Por Máximo Hernán Mena |

Cosas transparentes, a través de las cuales brilla el pasado.

Vladimir Nabokov

I

Un espejo es un territorio, una superficie bruñida que representa un espacio, una geografía móvil y silenciosa, un acallado recodo, como las imágenes que allí vemos; porque en los espejos no hay voces ni música. Sin embargo, un espejo es un retrato, un recorte que nos muestra sus límites y fronteras, pero también puede insinuar un lugar que puede expandirse hasta el infinito si enfrentamos dos cristales con las mismas propiedades, allí nos anuncia la necesidad de ir más allá, de superar ese non plus ultra de las columnas de Atlas. Creo que este libro, que ahora el lector tiene nuevamente entre sus manos, es una invitación original para esa navegación; los lectores no deben permanecer en el influjo de la imagen que aparece en el cristal y necesitan dirigirse resuelto “hasta aquí, no más”, que traduce el nombre de Tucumán. Siempre la mirada debe desmadrarse sobre las fronteras claras y distintas que propone un espejo, salir del sortilegio de la imagen que nos propone y que es, como señalaba Carlos Fuentes, “tanto un reflejo de la realidad como un proyecto de la imaginación”. La mirada o, en este caso, la lectura, debe salir de ese embrujo que trama el espejo cuando parece que nos refleja a nosotros mismos. No nos podemos quedar en la falsa compañía que encubre la indócil soledad de nuestra propia imagen.

II

Se procura aquí, en cada ensayo de Ocho narradores. Reflejos de Provincia, proponer nuevos recorridos zigzagueantes entre narrativas de autores diversos que se abocaron a representar y refractar las formas y siluetas de una ciudad. Además, es preciso señalar que, unos años atrás, me permitía aseverar que no existían muchas investigaciones críticas dedicadas a establecer diálogos y contrapuntos entre la narrativa de diferentes autores de la provincia. Sin embargo, este libro de Mabel Ruiz, publicado por primera vez en 1986, se mueve provechosamente entre estas coordenadas para armar un “gran lienzo” que nos invita a apreciar perspectiva, fondo y figura. Por lo tanto, nunca es tarde para hacer esta necesaria y provechosa salvedad. Acaso, desde ese entonces, haya intuido la autora lo decisivo que sería estudiar la narrativa tucumana para entender cómo las palabras e historias imaginaron Tucumán. Por ello, los reflejos ensayados aquí son trazos móviles y no una imagen detenida.

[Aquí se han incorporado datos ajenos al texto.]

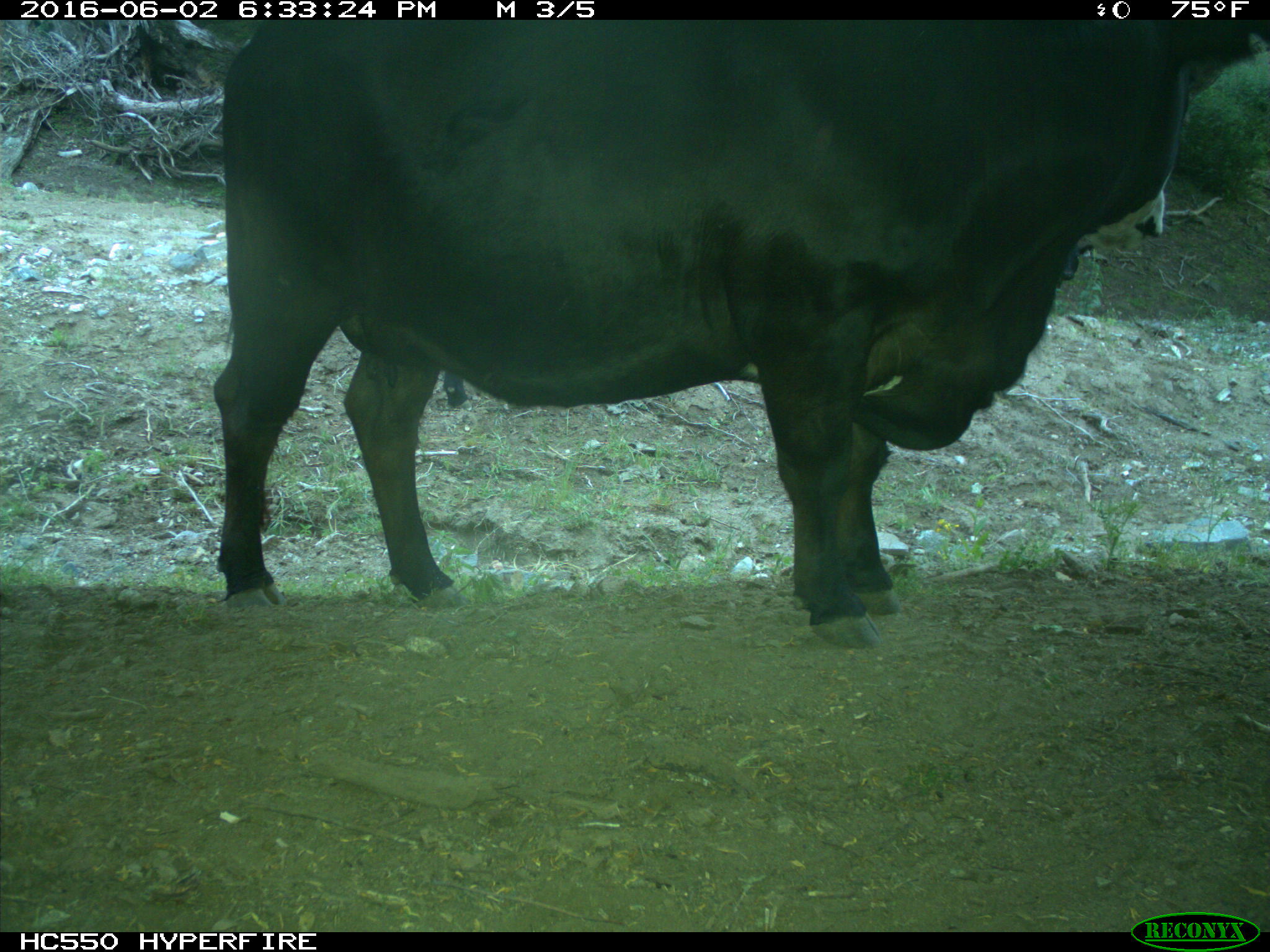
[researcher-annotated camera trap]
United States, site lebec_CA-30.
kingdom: Animalia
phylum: Chordata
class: Mammalia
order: Artiodactyla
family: Bovidae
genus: Bos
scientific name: Bos taurus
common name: domestic cow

En este sentido, el significado del término “Provincia” no debe remitir al lector a un registro provinciano, al tono localista o al color local, sino a la necesidad, reconocida por David Lagmanovich, y porque no, por Juan José Saer, de leer la narrativa como escritura de un lugar, desde un lugar, que, necesariamente, es una escritura sobre el lugar, una sobreescritura.

III

Las intersecciones y cruces propuestos por la autora en este libro son reveladores, ya que ponen a discutir diversos textos narrativos para comprender la ficción escrita en Tucumán en la segunda mitad del siglo XX. Estimo que el ensayo sobre la obra de Alba Omil se articula en clave de homenaje. Entonces, en estos textos, el tratamiento de la muerte y el destino, condensan la preocupación por el tiempo: “Días, meses, estaciones, van corriendo bajo el embrujo de una música sin que los personajes del cuento lo perciban”. La consideración de Raúl Albarracín destaca en sus relatos la yuxtaposición de voces, la simultaneidad de planos narrativos y los cruces temporales, y se cierra con un lamento porque el autor no ha publicado más libros hasta el momento, vacío que procurará ser remediado años después por los descendientes de Albarracín, por ejemplo, con la publicación póstuma de su novela “El extraviado”. Los ensayos siguientes abordan la relevancia de las figuras de los niños y las representaciones de la infancia en cuentos de Omil, Albarracín y de Julio Ardiles Gray, serie a la que podríamos agregar a un autor como Pablo Rojas Paz: los niños son los únicos que pueden vislumbrar las verdades de los otros y el modo en el que los adultos se afanan en las mentiras y apariencias para seguir con vida. En este sentido, la autora remarca que, en la obra de Julio Ardiles Gray, los niños son metáforas del choque entre la realidad-imaginación con el mundo externo; es este desencuentro lo que se traduce en la búsqueda del paraíso perdido, como tiempo de la infancia y como territorio irrecuperable. De los cuentos de Ramón Alberto Pérez deslumbra su capacidad para retratar el momento crítico, el punto de inflexión en la historia de sus personajes, y el modo en el que la ambigüedad de los finales obliga al lector a adoptar un punto de vista para, en un último instante, notar lo aparente. Es poderosa la imagen que encuentra Mabel Ruiz en los relatos, al identificar a los perros como signos de la llegada de la hora final o, releyendo el relato a la luz del documental Vals con Bashir, como cancerberos del pasado que se arrojan al presente reclamando la memoria justa: la muerte no es el olvido.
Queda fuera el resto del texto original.